▶ [WHAT THIS EXERCISE ASKS]:
1. In the Rotax 275 thread, what has to be free of oil for the propeller brake to work well?
2. Summarize the Rotax 275 thread in two sentences.
3. Resume the Rotax 275 thread from its final sentence.

▶ [EXTRACT TO READ]:
ASH-25E + Rotax 275

On Sun, 18 Apr 2010 09:34:34 +0200, Willy VINKEN
wrote:

I've seen (lucky) pilots rely on the 'natural' stop position after
switching off.

Some brakes on the flywheel seem really efficient, some are slippery.
Anyone has bright ideas?

I have a DG600M, so a different system, built around the same engine.
The propeller must be installed in such a way that one of the blades
finds the max. piston compression a few degrees (10-20°) before the
ideal vertical position. It's impossible to have both blades set for
the same condition. You will have to paint or "mark" the reference
blade.

The propeller brake works quite well, provided the lining material and
the metal disc surface (flywheel) are both oil-free.
If necessary, renew or resurface the lining after accurate degreasing
of the flywheel's braking surface.

Aldo

On Mon, 19 Apr 2010 14:24:21 +0200, cernauta wrote:

On Sun, 18 Apr 2010 09:34:34 +0200, Willy VINKEN
wrote:

I've seen (lucky) pilots rely on the 'natural' stop position after
switching off.

Some brakes on the flywheel seem really efficient, some are slippery.
Anyone has bright ideas?

I have a DG600M, so a different system, built around the same engine.
The propeller must be installed in such a way that one of the blades
finds the max. piston compression a few degrees (10-20°) before the
ideal vertical position. It's impossible to have both blades set for
the same condition. You will have to paint or "mark" the reference
blade.

The propeller brake works quite well, provided the lining material and
the metal disc surface (flywheel) are both oil-free.
If necessary, renew or resurface the lining after accurate degreasing
of the flywheel's braking surface.

Aldo


Fine, Aldo.
I tried to work it out with the angles, but I don't have the precise
reductor ratio.
Say we have a 3:1 reduction: the full compression (TDC) will be
encountered only once every 3 revolutions, right?
I guess the TDC+~15° reference is chosen because it's easier to feel
than near BDC.

▶ [EXERCISE DATA]:

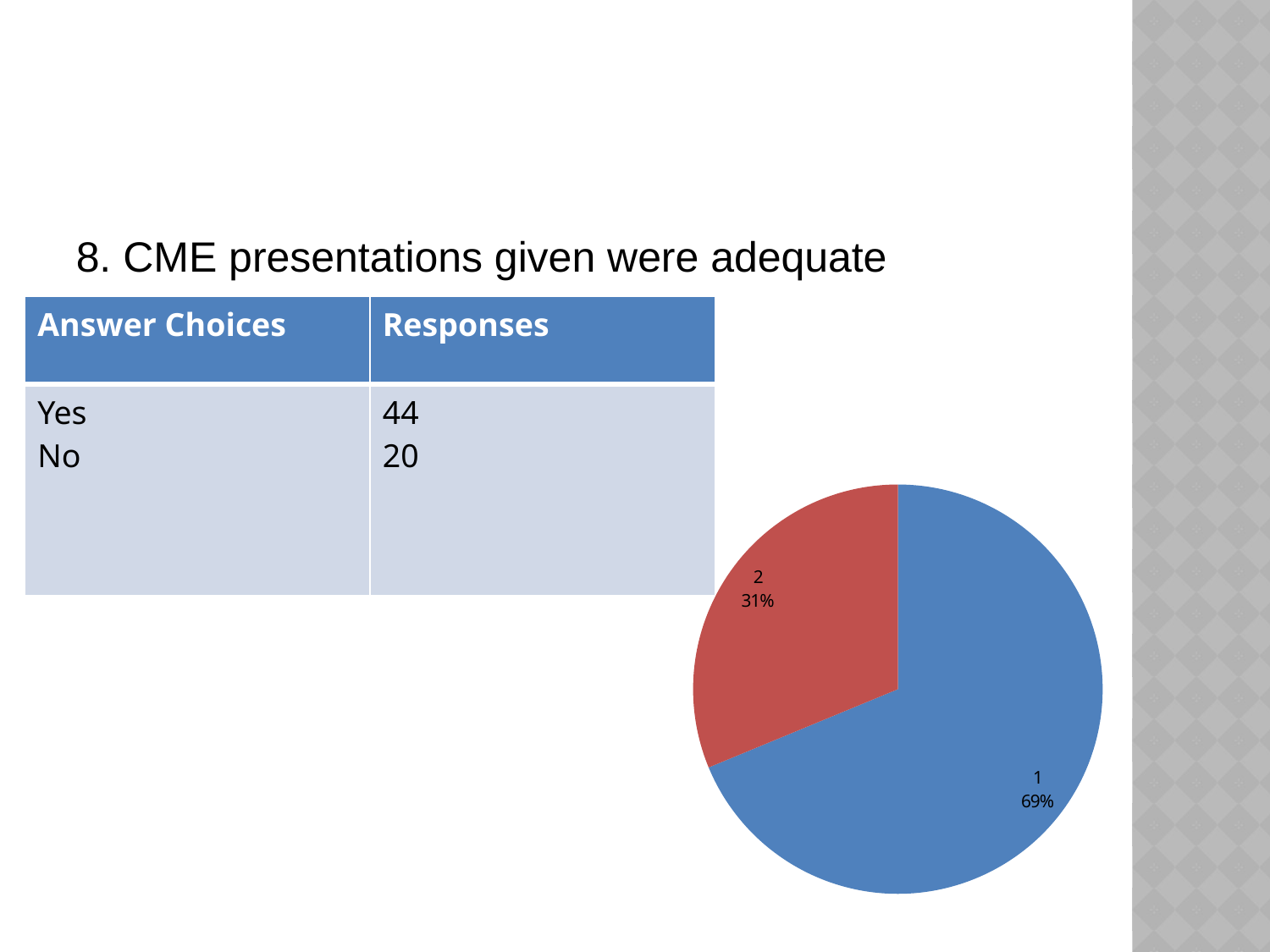
What colour is slice 2 in the pie chart? red What share of the pie does slice 2 represent? 31% Which slice of the pie chart is the largest? 1 Is the share for slice 2 greater or less than 50%? less By how many percentage points does slice 1 exceed slice 2? 38 What share of the pie does slice 1 represent? 69% What colour is slice 1 in the pie chart? blue Which slice of the pie chart is the smallest? 2 What kind of chart is shown on the slide? pie chart How many slices does the pie chart have? 2 Which slice is larger, slice 1 or slice 2? 1 Is the share for slice 1 greater or less than 50%? greater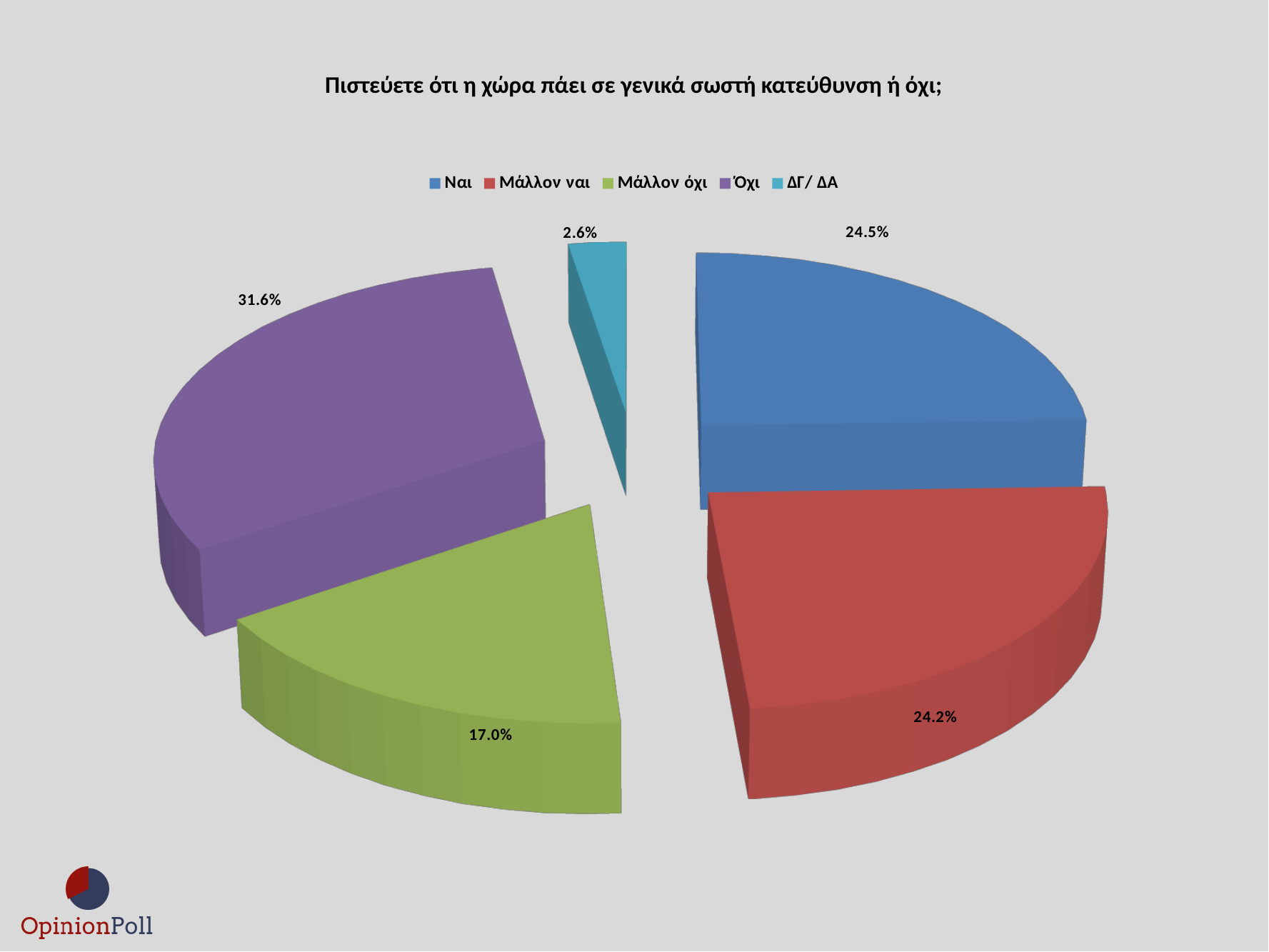
What is the difference in percentage points between Ναι and Μάλλον ναι? 0.3 What colour is the slice for Μάλλον ναι? red What percentage of respondents answered ΔΓ/ ΔΑ? 2.6% Which response has the largest share of the pie? Όχι How many slices does the pie chart have? 5 What percentage of respondents answered Όχι? 31.6% What percentage of respondents answered Ναι? 24.5% What percentage of respondents answered Μάλλον όχι? 17.0% What kind of chart is shown on the slide? pie chart What is the difference in percentage points between Όχι and Ναι? 7.1 Which response has the smallest share of the pie? ΔΓ/ ΔΑ Which is larger, the share for Όχι or the share for Μάλλον όχι? Όχι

▶ [EXPECTED RESPONSES]:
1. The lining material and the metal disc surface (the flywheel).

2. A DG600M owner explains that the propeller must be installed so that one blade, painted or marked as the reference, reaches maximum piston compression about 10 to 20 degrees before the ideal vertical position, and that the propeller brake works well when the lining and flywheel are oil-free. A reply notes that without the precise reduction ratio the angles are hard to work out and asks whether, with a 3:1 reduction, full compression would be reached only once every three revolutions.

3.
Which means the propeller would stop after another 180°, when the
piston is at BDC+~15°, and compression starts to build up.
It's difficult for me to rely on the assumption that the propeller
will always stop turning near (enough) this precise position.
Does yours?
Also, it should be hazardous to check it on the ground, because
there's no relative wind...
And if my above assumption is correct, I guess the brake's only task
is to prevent the low compression to turn back the propeller when it
is lowered out of wind pressure?

Willy

On Mon, 19 Apr 2010 17:07:25 +0200, Willy VINKEN
wrote:

Fine, Aldo.
I tried to work it out with the angles, but I don't have the precise
reductor ratio.
Say we have a 3:1 reduction:

that's correct, at least on the 600. I'm pretty sure it's the same for
the 25.

the full compression (TDC) will be
encountered only once every 3 revolutions, right?

3 rev of the engine, 1 rev of the propeller.

I guess the TDC+~15° reference is chosen because it's easier to feel
than near BDC.

correct. At or near TDC, you feel the compression as you move the
propeller by hand.

Which means the propeller would stop after another 180°, when the
piston is at BDC+~15°, and compression starts to build up.

I'm not following you in this.
The propeller will stop (or, slow down to almost a stop) at the
beginning of a compression cycle. That has a 1 out of 3 chance of
being the desired, near vertical position.

It's difficult for me to rely on the assumption that the propeller
will always stop turning near (enough) this precise position.
Does yours?

1 of the 3 positions. Then you just wait for it to pass along the
wrong compression zone(s), and as it approaches the one very close to
vertical, you must be ready to pull firmly on the propeller brake.
I guess you have a rear view mirror.

Also, it should be hazardous to check it on the ground, because
there's no relative wind...

On the ground, you just need to move the prop by hand, and make sure
one blade (in my case, the one related to the magnetic proximity
sensor) hits compression about 10-20 cm before vertical (measured at
the tip).
The proximity sensor gives "consensus" to the electric retraction
system, provided the main switch is in "normal operation mode". In
Manual mode, I can retract the engine in whichever prop position
(accepting high risk of damage to the prop and the engine-bay lids)

And if my above assumption is correct, I guess the brake's only task
is to prevent the low compression to turn back the propeller when it
is lowered out of wind pressure?

The brake prevents the propeller to move, though slowly, due to the
relative wind. Without the brake, at 90 km/h, the prop will win over
the compression in a few seconds.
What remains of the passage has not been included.